We modeled in situ and local breast tumors for either African Americans or non-Hispanic whites in the test community as a function of the regional and distant breast tumors for the same group in the test community and of in situ and local breast tumors for the same group in the comparison community. The residuals from step 1 were inspected for a mean and patterns. We added a constant to the equation if the mean was twice its standard error. Patterns, if any, in the residuals from step 1 were identified and specified using the augmented Dickey-Fuller test (29) to test for secular trends and the strategy attributed to Box and Jenkins (30) as well as Ljung and Box (31) to test for and model autoregressive and moving average effects. The strategy, Auto Regressive, Integrated, Moving Average (i.e., ARIMA) modeling, allows any of a large family of possible models to be empirically fit to serial measurements. ARIMA models mathematically express various filters through which series without patterns can pass. Each filter imposes a unique pattern. The Box-Jenkins approach uses a model-building process by which the researcher infers the filter that imposed the observed pattern. The differences between the values predicted by the inferred model and the observed series are assumed to be the unpatterned values that were filtered.

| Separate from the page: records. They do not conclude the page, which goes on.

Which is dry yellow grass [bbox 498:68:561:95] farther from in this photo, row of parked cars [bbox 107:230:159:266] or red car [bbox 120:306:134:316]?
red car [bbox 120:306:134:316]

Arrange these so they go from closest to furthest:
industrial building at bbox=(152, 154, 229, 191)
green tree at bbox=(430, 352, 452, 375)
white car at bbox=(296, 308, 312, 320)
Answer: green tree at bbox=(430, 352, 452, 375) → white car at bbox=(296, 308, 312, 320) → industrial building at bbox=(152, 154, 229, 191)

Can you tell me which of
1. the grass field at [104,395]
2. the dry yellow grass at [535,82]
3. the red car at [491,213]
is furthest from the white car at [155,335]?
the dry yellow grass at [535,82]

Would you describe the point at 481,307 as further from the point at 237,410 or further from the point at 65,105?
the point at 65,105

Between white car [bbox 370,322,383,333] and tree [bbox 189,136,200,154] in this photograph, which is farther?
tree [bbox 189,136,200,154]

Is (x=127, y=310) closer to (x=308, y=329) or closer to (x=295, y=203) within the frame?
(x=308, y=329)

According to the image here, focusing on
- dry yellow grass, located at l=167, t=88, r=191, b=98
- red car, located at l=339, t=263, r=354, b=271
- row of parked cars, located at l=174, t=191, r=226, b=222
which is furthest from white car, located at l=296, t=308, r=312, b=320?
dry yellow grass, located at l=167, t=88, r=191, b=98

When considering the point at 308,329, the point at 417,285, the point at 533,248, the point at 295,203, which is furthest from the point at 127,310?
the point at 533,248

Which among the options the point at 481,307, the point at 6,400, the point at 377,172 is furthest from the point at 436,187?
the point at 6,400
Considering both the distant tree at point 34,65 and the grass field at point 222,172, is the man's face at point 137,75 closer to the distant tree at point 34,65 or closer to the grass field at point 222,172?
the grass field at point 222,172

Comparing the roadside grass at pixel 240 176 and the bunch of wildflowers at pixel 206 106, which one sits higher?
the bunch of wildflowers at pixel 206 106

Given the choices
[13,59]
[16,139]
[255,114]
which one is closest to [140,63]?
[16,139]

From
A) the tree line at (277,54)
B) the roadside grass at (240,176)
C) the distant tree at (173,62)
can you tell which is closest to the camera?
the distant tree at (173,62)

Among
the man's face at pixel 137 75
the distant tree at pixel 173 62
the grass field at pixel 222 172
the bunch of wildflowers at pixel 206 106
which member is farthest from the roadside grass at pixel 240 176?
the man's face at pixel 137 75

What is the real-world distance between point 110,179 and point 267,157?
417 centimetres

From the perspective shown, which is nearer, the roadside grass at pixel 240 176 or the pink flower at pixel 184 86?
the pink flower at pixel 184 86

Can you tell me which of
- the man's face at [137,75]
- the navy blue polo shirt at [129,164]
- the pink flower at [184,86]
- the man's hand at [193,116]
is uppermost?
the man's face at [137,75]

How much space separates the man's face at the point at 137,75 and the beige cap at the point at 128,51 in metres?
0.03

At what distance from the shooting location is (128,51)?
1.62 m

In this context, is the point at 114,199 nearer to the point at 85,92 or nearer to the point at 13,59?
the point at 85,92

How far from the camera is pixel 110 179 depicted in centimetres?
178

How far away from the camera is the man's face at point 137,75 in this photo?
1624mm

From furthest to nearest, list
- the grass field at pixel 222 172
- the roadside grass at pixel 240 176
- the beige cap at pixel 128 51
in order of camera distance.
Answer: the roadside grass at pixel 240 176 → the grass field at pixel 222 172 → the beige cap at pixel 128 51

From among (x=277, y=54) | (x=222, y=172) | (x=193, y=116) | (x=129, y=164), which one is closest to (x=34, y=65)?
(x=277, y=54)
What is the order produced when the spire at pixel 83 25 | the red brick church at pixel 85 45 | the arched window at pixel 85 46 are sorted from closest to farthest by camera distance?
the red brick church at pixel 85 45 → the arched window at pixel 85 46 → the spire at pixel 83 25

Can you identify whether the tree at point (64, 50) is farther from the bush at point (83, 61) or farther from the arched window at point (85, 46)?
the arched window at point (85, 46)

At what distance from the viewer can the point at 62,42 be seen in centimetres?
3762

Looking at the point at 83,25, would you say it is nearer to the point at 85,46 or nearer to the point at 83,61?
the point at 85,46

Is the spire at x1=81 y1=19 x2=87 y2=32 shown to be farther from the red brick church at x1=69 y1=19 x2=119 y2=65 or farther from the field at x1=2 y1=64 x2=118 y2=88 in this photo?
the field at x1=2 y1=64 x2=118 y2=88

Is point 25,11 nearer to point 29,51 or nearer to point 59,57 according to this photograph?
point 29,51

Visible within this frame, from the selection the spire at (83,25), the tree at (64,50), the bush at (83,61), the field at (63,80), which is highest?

Monthly counts of unemployed persons were seasonally adjusted by applying the Box-Jenkins routines described above. Seasonally adjusted unemployment was added to the equation resulting from steps 1 through 3. We estimated the equation resulting from step 4 and inspected the error terms for temporal patterns. If any were found, we added ARIMA parameters to the equation and estimated the resulting equation. We deleted any parameters with coefficients not different from 0 at P 0.05 (single-tailed test) and estimated the equation again. We measured the association between the error terms of the equation and the unemployment variable to ensure they were not related. We repeated steps 1 through 7 but reversed the communities such that Detroit became the test site and Atlanta the comparison.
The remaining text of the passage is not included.